A new product aimed at helping insurers curb the growing problem of insurance claims fraud was just introduced by FICO, an industry provider of analytics and decision management technology.
The FICO Claims Fraud Solution uses three integrated technologies to identify more fraudulent insurance claims faster, in order to help insurers cut general insurance fraud losses that last year reached an estimated $52 billion worldwide, according to research and advisory firm Celent.
Challenging economic conditions have pushed many kinds of insurance fraud, such as auto claims fraud, to new highs in markets worldwide.
In the US, insurance fraud accounts for an estimated 10-20% of insurance premiums; that number climbs as high as 25-30% in other markets, such as Brazil. A single scheme uncovered by the FBI in February 2012 racked up an estimated $279 million in losses. In the UK, the Association of British Insurers says insurance fraud costs an estimated 2 billion pounds Sterling per year.
The product integrates predictive models based on neural networks, modeled after the human brain, to identify potential fraud either at the point of sale or at first notice of loss, so that insurers can catch fraud before the claim is paid. The results are prioritized so that investigation actions are more efficient, focusing on those claims most likely to be fraud.
Fraud investigators can use the product’s business rules management system, to identify suspicious claims that match known fraud schemes.

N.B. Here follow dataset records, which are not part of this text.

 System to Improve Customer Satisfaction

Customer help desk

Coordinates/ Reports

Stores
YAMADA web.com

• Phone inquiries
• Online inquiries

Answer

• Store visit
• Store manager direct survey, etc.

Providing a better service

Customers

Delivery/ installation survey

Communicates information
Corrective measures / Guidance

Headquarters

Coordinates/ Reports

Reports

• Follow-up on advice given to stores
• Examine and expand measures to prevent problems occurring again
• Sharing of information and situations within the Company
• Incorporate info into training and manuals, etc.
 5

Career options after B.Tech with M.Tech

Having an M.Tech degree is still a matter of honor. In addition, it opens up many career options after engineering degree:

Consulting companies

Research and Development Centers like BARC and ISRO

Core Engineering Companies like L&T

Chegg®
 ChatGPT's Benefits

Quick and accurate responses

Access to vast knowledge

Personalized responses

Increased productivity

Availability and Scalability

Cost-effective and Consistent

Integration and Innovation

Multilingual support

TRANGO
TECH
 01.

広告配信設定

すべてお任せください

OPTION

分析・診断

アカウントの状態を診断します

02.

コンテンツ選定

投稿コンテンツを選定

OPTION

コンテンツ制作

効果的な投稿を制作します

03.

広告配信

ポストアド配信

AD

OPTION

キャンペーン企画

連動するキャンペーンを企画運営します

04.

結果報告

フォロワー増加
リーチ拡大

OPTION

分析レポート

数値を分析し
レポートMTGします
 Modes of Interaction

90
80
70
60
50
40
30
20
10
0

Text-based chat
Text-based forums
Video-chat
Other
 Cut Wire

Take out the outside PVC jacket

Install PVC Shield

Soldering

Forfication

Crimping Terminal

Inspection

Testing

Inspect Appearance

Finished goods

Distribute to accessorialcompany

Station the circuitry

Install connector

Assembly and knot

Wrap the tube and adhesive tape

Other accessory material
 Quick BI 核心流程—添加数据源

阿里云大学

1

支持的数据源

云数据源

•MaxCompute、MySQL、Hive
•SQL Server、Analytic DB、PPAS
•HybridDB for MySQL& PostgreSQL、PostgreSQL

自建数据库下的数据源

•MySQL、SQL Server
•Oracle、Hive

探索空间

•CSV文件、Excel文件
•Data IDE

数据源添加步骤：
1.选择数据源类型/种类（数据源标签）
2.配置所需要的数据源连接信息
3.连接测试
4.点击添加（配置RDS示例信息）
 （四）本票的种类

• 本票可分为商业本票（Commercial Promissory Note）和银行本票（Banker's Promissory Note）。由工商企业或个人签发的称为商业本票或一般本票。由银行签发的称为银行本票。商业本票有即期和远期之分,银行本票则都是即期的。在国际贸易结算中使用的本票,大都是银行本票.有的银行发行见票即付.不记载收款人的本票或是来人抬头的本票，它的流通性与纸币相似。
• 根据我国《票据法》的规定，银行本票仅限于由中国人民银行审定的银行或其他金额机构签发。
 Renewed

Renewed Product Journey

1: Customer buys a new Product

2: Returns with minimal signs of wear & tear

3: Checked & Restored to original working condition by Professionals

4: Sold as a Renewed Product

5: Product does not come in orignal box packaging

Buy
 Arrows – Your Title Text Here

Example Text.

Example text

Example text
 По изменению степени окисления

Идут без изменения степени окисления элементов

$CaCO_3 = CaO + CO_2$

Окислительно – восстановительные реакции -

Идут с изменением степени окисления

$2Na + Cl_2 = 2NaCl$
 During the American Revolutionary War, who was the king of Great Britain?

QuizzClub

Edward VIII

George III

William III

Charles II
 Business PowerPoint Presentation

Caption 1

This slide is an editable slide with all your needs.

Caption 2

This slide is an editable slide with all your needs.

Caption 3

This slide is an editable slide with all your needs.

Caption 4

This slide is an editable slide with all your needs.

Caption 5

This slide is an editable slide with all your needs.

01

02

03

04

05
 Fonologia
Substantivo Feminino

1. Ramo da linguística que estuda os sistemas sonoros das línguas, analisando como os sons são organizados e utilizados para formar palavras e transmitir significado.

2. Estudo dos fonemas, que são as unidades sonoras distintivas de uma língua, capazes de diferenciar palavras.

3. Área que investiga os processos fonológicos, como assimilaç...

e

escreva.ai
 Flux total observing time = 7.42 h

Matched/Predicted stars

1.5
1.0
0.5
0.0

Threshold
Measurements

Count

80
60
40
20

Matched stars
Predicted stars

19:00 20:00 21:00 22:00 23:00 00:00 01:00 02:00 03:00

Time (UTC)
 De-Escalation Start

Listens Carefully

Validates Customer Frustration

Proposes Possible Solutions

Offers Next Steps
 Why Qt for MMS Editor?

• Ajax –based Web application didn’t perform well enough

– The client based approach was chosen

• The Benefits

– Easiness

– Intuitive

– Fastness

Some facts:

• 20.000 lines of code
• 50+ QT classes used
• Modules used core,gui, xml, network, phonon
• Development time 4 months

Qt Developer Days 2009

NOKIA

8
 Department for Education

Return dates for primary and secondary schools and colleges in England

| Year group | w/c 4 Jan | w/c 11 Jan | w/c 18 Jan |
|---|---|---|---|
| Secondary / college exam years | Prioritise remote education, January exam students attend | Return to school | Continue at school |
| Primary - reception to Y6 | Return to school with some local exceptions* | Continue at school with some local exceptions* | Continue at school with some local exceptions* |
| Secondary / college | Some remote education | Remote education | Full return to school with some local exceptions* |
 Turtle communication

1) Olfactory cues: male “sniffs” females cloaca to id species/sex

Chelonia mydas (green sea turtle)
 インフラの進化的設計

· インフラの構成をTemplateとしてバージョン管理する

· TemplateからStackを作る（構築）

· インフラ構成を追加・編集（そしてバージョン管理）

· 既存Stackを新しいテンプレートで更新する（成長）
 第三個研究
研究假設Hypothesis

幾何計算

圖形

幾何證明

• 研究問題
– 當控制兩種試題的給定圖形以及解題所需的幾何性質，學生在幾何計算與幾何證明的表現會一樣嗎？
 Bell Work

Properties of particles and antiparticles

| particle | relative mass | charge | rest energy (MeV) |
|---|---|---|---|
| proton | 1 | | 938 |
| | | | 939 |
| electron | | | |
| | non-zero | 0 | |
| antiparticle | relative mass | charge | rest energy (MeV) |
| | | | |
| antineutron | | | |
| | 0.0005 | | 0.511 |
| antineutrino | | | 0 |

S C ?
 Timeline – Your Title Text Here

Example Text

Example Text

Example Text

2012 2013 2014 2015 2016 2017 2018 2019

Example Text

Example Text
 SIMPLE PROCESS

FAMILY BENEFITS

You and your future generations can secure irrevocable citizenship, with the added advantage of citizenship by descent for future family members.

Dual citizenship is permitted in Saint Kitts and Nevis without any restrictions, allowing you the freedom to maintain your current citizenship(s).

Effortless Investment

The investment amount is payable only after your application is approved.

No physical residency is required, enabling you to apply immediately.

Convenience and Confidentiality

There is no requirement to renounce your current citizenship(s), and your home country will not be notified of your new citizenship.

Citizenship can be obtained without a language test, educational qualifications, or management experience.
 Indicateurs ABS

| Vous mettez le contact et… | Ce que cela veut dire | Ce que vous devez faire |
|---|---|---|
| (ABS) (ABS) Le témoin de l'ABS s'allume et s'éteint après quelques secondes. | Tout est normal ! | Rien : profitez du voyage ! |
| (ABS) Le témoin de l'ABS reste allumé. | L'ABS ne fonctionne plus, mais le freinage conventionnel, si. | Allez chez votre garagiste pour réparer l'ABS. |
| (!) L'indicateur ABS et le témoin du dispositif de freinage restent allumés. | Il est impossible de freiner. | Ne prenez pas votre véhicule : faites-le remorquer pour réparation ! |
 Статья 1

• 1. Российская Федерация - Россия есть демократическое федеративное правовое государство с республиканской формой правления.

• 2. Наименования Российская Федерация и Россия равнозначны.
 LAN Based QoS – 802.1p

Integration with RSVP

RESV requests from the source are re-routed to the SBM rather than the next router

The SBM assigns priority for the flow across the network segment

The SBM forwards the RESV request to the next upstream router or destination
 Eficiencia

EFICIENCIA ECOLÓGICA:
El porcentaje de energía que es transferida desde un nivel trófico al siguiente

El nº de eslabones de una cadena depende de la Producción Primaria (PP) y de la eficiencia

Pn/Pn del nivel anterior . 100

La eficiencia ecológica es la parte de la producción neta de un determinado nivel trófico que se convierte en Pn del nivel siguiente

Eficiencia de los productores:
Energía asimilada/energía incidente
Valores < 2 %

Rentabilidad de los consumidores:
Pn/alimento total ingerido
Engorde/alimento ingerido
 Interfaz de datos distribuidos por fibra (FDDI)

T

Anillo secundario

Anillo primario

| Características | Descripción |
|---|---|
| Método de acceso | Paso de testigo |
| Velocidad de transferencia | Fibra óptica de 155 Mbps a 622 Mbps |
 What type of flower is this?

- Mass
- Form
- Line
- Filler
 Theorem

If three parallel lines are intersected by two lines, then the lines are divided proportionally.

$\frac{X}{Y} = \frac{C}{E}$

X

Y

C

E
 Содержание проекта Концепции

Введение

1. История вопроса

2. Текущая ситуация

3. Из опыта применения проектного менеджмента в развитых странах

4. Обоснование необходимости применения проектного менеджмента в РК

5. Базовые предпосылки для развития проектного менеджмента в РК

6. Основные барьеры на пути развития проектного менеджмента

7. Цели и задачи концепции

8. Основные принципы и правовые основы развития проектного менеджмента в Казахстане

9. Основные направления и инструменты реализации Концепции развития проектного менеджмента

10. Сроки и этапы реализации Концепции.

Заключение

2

With link analysis capabilities, fraud investigators can scour claims data to find previously undetected fraud based on connections to confirmed fraud cases found by the business rules. This technique is particularly useful for uncovering fraud rings, such as “cash for crash” auto fraud schemes where criminals cause collisions with innocent drivers in order to file fraudulent whiplash and other claims. The combination of predictive analytics, link analysis and business rules finds up to 50% more fraud over a rules-based system alone.
“Personal lines and commercial lines claims deserve the same vigilance that insurers are already applying to healthcare insurance fraud, waste and abuse,” said Russ Schreiber, vice president and insurance practice leader at FICO.